Operazione «senza guardare troppo alla legalità», con tanto di delibera che non fissa nemmeno i prezzi minimi di vendita dei titoli di Cisa e Serenissima. Trasparenza mancante che la Casa delle Libertà, senza l’apporto della Lega, tenta di ripristinare con quei tremila emendamenti: «Unica risposta per fermare lo scempio di quest’amministrazione». Ma per Penati sono solo, evidentemente, merce di scambio: «Significano, a norma di regolamento, immobilizzare il consiglio per oltre tremila ore; ovvero, in base al numero medio di sedute annuali, fermare la discussione su questo tema per otto anni». Novantasei mesi di troppo, «la Casa delle Libertà vuole impedire al consiglio di deliberare» e, quindi, ecco l’offerta: «Si può trovare il meccanismo per cui due componenti del cda di Asam possano essere espressione uno della maggioranza e uno dell’opposizione.

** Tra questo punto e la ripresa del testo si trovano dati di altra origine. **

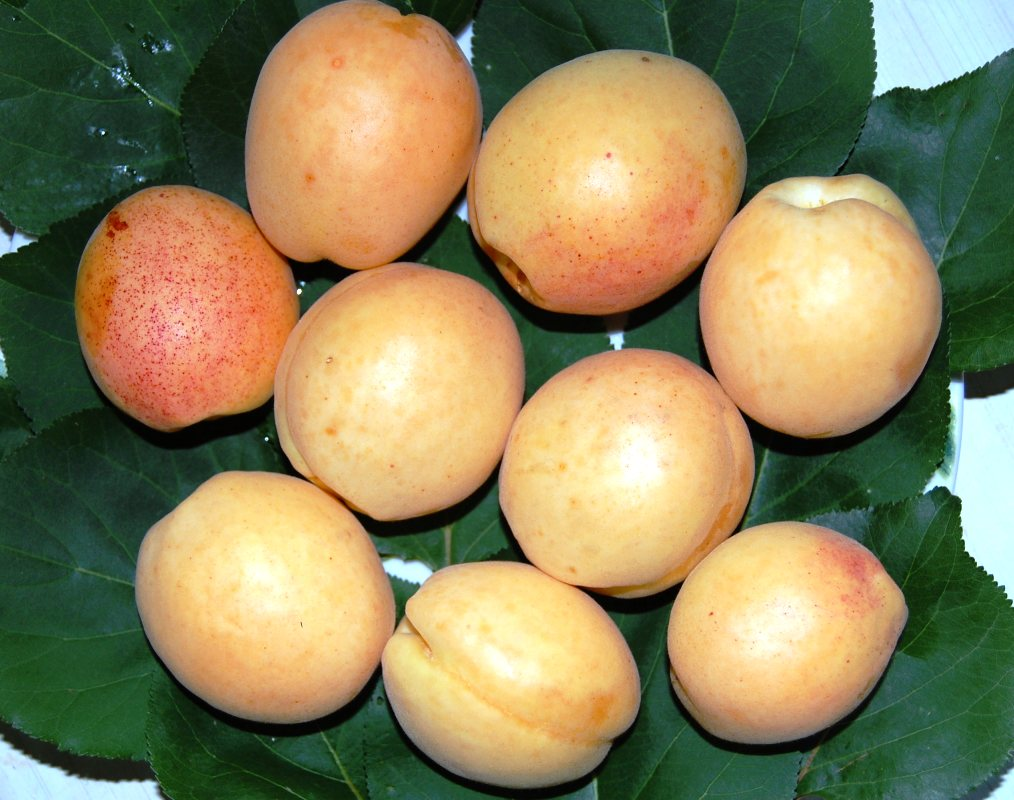 плоды абрикоса шалах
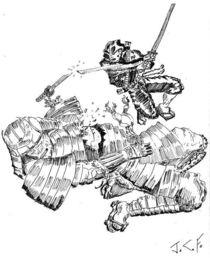 Ninja vs. Samurai von Joel Furches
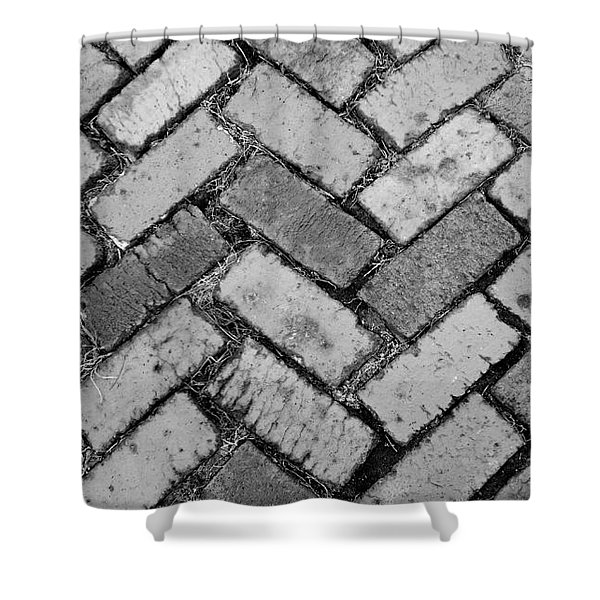 Castle Path In Black And White Shower Curtain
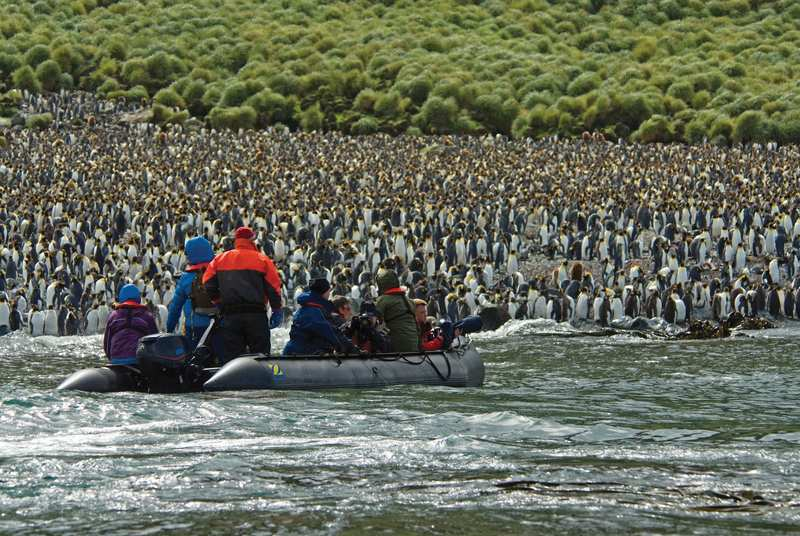 Adventures and misadventures on the wild and remote subantarctic islands Trial of Strength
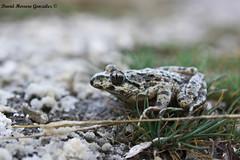 Pelodytes punctatus I (David Herrero Glez.) Tags: madrid frog toad amphibians rana común anfibios iberico punctatus sapillo anuros pelodytes moteado alytes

Con garanzia di una settimana di tempo per ridiscutere in commissione la delibera della maggioranza che recepisce ovviamente gli emendamenti sostanziali dell’opposizione».
Sintesi di tre ore di conclave tra Penati e i capigruppo di Forza Italia, An e Udc. Centottanta minuti che hanno ulteriormente convinto l’opposizione ad andare avanti, «non vogliamo che la discussione proceda per otto anni ma nemmeno per soli otto giorni» fa sapere Bruno Dapei, rappresentante degli azzurri. «Siamo disponibili a un confronto, ma indisponibili a barattare posti nel cda di Asam in cambio di emendamenti. Motivo? Se questa delibera venisse approvata provocherebbe un danno gravissimo per i cittadini poiché contiene gravissime carenze sul piano amministrativo. Ragione più che sufficiente per pretendere che il consiglio si faccia garante di una situazione mai stata chiara nemmeno al suo inizio, quando Penati ha speso 238 milioni di euro per comprare le azioni di Marcellino Gavio» spiega Dapei alla maggioranza.
Che sottoscrive, sorpresa, un ordine del giorno «urgente» dove «valuta indispensabile (per il consiglio) esercitare il suo ruolo di indirizzo sulle partecipate in occasione delle scelte strategiche» e soprattutto «in caso di variazione di statuto, modificazioni del capitale sociale e degli assetti». Come dire: «Pure la maggioranza, Rifondazione in testa, ha qualche dubbio sull’operazione voluta da Penati. A tal punto da pretendere l’impegno del presidente della Provincia ad “assumere e condividere i pronunciamenti del consiglio”» aggiunge Paola Frassinetti, capogruppo di An. Nota sul tentativo «penatiano di eliminare il controllo democratico dell’aula» che, chiosa Marco Malinverno (Udc), «ad esempio, non conosce il parere dell’advisor sulla vendita delle azioni Cisa e Serenissima e che, guarda caso, affronta questa delibera con alle spalle una sola riunione di commissione, dove sono state negate all’opposizione le analisi degli advisor nominati a marzo». Dunque, si va avanti a oltranza.

Consiglio-maratona «per fermare Penati e per evitare un altro danno ai cittadini della Grande Milano» riassume Giovanni De Nicola (An). E la maggioranza striglia Penati, «sei stato eccessivamente generoso» dice Roberto Caputo (Margherita). Già, una poltrona non la si dà per tremila emendamenti.